• British motorists spend £695 each every year looking after their cars – 12 per cent more than the global average
  • Aftermarket sector generates £12.2 billion for the economy and supports 345,000 jobs repairing and maintaining Britain’s 30 million-plus cars.

British cars are among the best maintained in the world, with UK motorists spending a collective £21.1 billion a year on servicing and repair. That’s according to a new report – the first official industry analysis of the UK automotive aftermarket – published by the Society of Motor Manufacturers and Traders (SMMT).

The report, The Importance of the Aftermarket to the UK Economy, commissioned by SMMT from independent research consultancy Frost & Sullivan, revealed that UK consumers spend an average £695.39 on car maintenance every year – some 12 per cent higher than the average global spend per car of £621.62. The report also stated that compared with other markets there are fewer cars in disrepair, generating excess pollution or needing new brakes on British roads.

With more than 42,500 vehicle service and repair locations of all types, the UK aftermarket is a huge, diverse and highly competitive industry. With a strong franchised dealer network and the largest share of work carried out by independently owned businesses in Europe at 64 per cent, it offers consumers a wide choice of where and how they have their cars serviced – and how much they spend.

The report also revealed the significant economic contribution made by the UK automotive aftermarket, which delivers an annual £12.2 billion direct to the UK economy and supports more than 345,000 British jobs. As the number and age of vehicles on UK roads increases, thanks to a healthy new car market, ever-improving quality and ever-more advanced servicing techniques, by 2022 the UK aftermarket is projected to be worth some £28 billion with an employee base of around 400,000.
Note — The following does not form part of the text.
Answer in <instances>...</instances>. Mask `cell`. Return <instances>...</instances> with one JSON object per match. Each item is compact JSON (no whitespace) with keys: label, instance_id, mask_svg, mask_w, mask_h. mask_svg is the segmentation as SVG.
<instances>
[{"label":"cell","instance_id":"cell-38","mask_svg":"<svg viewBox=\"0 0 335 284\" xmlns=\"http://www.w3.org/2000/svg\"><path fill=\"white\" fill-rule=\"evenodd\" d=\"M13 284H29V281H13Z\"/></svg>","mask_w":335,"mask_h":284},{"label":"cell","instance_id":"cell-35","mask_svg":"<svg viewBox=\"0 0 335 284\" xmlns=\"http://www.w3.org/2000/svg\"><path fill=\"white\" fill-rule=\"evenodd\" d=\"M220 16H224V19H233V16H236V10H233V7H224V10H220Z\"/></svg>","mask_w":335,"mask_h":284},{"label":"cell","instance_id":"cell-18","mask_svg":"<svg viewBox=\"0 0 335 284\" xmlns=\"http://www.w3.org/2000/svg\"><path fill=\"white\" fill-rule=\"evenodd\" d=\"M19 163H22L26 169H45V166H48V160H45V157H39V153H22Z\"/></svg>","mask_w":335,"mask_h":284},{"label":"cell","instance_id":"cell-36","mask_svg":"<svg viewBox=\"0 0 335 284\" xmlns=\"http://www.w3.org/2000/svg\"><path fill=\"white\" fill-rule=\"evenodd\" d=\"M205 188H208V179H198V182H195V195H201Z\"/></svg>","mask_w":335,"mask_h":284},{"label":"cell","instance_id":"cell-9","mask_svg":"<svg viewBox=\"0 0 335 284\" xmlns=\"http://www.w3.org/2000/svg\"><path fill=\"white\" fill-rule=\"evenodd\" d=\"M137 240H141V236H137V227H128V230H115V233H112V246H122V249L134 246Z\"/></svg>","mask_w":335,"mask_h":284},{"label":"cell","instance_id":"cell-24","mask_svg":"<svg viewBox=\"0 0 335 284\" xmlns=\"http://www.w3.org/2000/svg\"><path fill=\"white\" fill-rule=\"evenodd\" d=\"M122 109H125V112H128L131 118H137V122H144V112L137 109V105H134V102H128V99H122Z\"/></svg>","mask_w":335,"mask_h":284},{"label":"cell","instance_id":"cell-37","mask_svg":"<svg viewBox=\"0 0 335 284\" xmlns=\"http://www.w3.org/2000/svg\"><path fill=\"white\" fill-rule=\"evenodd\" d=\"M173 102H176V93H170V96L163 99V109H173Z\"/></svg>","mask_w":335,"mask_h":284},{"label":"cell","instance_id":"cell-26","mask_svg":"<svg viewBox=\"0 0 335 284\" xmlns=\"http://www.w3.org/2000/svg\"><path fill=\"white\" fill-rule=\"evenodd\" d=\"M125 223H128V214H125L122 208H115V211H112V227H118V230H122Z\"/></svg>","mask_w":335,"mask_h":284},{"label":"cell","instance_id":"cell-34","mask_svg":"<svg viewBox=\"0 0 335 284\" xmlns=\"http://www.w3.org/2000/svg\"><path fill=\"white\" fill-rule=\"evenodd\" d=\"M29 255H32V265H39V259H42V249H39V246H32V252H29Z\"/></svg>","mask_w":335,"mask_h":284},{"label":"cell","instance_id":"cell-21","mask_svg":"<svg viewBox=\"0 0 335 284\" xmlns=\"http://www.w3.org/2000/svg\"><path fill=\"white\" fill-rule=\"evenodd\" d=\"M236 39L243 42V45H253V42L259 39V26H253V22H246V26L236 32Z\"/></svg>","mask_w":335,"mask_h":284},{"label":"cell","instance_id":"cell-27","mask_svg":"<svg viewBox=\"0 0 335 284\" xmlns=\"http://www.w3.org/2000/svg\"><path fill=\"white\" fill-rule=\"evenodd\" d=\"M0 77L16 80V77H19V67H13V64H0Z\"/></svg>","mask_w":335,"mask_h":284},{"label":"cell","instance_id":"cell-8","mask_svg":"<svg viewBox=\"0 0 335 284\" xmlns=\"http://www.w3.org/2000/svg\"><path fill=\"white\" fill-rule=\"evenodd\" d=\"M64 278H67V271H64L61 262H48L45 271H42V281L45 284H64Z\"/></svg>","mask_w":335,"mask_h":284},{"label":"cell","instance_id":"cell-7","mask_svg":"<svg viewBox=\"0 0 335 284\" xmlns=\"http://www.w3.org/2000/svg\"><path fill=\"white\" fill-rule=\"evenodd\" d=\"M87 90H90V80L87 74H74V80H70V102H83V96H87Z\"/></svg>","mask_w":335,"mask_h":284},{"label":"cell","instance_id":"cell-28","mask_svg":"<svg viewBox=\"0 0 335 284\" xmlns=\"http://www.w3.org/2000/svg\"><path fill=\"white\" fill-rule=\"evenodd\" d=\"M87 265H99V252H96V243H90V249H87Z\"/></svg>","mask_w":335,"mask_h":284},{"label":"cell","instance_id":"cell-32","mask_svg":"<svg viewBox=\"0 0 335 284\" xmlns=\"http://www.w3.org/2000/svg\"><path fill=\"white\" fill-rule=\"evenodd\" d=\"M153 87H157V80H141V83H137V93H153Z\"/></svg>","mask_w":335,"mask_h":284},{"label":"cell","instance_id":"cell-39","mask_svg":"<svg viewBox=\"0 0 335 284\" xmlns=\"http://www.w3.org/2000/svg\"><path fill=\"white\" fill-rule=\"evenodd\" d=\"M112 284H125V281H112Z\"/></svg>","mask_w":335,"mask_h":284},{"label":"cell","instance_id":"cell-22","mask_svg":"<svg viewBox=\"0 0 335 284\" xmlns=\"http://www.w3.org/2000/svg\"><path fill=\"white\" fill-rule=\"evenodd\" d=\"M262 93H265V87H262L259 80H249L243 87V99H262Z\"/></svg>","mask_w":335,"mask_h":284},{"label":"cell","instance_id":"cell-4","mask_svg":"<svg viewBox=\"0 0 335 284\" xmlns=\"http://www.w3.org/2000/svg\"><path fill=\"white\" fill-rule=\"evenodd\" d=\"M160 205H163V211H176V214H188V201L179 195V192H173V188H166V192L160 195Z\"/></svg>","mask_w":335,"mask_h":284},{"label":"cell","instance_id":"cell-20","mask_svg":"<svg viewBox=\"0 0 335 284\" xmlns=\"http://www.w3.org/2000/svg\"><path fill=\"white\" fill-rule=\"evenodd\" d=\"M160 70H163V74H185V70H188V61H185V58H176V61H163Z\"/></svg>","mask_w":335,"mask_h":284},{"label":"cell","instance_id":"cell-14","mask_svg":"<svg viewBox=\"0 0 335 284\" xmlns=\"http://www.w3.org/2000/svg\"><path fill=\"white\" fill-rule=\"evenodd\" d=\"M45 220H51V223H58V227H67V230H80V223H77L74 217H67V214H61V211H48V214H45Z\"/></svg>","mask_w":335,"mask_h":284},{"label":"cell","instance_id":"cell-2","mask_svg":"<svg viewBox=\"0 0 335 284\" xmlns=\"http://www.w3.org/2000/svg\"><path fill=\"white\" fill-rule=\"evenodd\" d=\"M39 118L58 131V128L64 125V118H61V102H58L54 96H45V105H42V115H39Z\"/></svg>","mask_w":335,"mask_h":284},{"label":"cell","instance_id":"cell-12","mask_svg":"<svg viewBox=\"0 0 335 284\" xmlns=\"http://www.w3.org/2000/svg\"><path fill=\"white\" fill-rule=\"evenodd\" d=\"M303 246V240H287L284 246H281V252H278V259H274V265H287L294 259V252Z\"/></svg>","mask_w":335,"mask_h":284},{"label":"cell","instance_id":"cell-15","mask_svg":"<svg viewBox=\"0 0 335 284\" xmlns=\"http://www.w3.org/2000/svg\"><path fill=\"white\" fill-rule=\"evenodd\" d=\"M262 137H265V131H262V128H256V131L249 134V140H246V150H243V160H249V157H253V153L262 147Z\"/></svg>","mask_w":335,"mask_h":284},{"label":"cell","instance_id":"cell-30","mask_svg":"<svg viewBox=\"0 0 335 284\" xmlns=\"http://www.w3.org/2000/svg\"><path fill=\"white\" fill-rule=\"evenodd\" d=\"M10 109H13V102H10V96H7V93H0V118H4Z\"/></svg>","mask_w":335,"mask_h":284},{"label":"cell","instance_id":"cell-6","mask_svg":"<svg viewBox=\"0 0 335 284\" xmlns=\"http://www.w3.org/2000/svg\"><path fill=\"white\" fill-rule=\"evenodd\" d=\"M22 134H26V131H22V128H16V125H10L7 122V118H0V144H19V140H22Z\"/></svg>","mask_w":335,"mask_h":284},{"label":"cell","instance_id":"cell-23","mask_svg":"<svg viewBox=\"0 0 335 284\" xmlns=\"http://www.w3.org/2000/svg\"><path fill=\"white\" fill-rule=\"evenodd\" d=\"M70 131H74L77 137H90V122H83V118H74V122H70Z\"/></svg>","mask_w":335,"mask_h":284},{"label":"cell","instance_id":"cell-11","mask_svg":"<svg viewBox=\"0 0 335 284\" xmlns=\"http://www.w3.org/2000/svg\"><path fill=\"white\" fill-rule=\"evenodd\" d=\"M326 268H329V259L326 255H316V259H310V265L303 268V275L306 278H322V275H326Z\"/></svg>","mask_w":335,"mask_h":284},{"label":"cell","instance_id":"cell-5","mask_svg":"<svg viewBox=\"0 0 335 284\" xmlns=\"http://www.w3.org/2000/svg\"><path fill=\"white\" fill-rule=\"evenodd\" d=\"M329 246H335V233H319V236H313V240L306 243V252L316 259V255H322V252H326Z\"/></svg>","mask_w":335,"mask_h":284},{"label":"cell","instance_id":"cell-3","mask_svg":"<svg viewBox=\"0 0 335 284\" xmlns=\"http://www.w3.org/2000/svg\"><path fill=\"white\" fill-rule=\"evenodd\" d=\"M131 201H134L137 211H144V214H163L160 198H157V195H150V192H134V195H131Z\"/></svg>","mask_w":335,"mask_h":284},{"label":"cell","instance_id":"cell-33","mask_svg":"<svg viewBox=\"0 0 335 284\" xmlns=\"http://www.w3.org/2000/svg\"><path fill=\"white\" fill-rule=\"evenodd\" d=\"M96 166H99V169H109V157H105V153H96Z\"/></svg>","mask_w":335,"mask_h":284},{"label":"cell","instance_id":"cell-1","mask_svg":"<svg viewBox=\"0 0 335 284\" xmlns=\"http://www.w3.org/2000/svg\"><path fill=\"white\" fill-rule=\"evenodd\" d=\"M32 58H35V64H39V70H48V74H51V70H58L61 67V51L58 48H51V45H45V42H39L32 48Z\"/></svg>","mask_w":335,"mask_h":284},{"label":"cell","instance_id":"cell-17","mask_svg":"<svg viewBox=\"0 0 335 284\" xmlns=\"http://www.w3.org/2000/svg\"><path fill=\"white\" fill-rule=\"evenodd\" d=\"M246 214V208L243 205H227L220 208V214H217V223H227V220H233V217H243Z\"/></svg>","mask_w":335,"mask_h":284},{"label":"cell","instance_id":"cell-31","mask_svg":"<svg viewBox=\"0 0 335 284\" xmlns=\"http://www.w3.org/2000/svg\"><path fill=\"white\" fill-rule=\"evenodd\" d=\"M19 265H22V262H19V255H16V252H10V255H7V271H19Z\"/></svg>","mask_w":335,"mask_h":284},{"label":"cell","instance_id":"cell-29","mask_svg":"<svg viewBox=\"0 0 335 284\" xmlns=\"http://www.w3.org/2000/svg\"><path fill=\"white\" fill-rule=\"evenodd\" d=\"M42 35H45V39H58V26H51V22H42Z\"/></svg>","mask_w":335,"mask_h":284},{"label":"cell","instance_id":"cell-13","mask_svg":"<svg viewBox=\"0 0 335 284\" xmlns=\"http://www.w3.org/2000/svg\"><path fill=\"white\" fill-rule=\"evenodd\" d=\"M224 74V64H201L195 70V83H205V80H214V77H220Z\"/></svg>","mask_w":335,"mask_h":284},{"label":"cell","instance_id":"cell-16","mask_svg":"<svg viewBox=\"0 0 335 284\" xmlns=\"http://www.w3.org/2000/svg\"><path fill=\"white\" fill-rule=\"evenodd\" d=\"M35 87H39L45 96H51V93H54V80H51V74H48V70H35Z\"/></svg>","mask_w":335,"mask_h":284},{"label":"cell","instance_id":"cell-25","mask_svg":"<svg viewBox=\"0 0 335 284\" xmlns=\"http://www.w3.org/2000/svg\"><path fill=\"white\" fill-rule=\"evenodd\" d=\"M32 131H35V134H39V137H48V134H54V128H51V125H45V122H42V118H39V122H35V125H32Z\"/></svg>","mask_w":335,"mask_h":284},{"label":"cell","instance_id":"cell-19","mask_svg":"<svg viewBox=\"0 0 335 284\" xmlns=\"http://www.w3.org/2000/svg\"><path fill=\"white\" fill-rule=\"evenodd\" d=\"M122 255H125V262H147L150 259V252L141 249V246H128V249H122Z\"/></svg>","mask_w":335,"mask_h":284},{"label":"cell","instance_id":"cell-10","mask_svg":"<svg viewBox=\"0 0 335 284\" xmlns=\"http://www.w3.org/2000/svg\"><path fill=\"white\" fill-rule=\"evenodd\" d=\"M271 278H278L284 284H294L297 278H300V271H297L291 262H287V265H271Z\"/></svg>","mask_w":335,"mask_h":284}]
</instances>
Mike Hawes, SMMT Chief Executive, said: “The UK’s aftermarket is one of the most competitive in the world and plays a critical role in keeping Britain’s 30 million-plus cars roadworthy. Robust competition and a strong independent sector have helped reduce the cost of vehicle ownership in the UK and provided greater choice to consumers. For this growth to be sustained, however, the sector must stay abreast of evolving vehicle technologies and changing mobility patterns.”